Its name was placed by the planet Pluto, and related by the Roman God of death, it is a very chemically active metal, being composed of all non-metallic elements, it dissolves in acid and reacts to water. Plutonium is produced by burning nuclear fuel in reactors and is used for explosives, being one of the main ingredients in nuclear weapons of mass destruction, its property is suitable for this fatal human purpose; It is rarely used in thermoelectric heat reactors such as spacecraft, meteorological satellites, but as its power is very high, they are studying the possibility of using it as fuel.; however, it is very risky for humans since it can irradiate internal organs when inhaled even though its radiation does not penetrate the skin, causing lung cancer, causing acute poisoning and death.
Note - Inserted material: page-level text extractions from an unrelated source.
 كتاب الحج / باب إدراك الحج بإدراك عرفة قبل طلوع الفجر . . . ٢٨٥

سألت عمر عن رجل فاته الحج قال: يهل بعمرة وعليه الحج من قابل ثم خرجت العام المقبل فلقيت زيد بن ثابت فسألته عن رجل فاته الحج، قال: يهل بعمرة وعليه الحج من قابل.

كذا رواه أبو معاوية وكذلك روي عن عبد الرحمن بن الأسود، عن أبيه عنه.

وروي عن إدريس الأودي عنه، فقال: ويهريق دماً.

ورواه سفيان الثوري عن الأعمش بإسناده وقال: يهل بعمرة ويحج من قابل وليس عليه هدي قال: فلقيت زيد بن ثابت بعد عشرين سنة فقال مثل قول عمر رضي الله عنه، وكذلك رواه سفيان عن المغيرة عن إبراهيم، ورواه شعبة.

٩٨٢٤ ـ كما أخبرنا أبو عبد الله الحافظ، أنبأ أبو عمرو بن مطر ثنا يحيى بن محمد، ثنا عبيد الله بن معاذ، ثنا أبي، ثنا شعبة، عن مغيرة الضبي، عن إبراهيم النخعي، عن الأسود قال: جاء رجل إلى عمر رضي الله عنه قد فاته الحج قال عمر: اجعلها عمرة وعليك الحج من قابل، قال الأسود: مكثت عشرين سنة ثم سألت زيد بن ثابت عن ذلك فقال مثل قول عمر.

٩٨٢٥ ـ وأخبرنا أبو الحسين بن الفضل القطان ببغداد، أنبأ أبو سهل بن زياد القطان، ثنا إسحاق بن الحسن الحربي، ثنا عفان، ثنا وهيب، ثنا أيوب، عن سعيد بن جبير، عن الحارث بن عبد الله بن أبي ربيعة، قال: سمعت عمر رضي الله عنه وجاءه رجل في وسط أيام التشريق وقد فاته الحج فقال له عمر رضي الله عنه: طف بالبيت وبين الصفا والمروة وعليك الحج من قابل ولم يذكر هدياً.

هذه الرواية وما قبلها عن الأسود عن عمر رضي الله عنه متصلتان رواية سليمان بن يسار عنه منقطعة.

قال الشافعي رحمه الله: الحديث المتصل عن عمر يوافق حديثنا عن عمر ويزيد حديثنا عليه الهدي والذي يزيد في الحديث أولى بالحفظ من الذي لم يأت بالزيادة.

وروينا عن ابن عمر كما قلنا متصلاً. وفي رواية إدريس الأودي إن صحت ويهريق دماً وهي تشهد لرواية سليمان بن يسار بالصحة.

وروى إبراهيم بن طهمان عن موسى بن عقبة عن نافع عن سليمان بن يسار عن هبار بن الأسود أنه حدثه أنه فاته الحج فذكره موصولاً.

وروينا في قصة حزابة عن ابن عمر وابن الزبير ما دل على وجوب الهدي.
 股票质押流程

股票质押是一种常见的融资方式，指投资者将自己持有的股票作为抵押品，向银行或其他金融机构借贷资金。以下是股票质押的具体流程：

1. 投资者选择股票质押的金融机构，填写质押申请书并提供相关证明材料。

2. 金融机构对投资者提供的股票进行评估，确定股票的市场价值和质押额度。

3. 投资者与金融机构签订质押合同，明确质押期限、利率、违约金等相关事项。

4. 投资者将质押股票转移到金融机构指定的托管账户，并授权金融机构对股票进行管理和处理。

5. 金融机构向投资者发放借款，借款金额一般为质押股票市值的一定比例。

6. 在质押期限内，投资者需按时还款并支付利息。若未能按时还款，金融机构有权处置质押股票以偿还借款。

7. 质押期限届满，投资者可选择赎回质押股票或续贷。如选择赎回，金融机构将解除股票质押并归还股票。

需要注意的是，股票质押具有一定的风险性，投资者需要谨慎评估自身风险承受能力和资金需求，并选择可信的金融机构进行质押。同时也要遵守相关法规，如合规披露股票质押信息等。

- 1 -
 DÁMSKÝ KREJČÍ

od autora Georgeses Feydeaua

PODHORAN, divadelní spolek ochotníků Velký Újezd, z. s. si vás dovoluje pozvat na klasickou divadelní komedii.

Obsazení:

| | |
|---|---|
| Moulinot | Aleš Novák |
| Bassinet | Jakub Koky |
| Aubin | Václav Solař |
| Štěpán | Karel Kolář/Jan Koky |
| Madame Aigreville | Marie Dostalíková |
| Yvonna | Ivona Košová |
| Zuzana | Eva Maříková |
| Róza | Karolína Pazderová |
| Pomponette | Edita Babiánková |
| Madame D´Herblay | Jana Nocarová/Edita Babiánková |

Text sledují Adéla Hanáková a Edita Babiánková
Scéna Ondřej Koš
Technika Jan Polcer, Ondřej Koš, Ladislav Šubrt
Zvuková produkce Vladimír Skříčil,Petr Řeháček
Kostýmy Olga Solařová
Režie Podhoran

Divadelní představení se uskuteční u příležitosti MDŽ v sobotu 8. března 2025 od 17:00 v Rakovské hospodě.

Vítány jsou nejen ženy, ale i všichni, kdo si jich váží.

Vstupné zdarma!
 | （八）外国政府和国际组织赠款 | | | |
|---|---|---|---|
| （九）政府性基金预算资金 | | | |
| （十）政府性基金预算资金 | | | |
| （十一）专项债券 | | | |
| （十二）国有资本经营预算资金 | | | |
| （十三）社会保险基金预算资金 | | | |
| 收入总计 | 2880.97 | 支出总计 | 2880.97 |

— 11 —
The Plutonium has been long used as an explosive, releasing it into the atmosphere by atmospheric tests of nuclear weapons and accidents in those same places of production of weapons, being released into the atmosphere and the air is returned to the land and ends up in the soils, rivers, organic crops, these being the majority since the plants absorb these levels of plutonium, although low levels lead to lesser poisoning of animals and humans.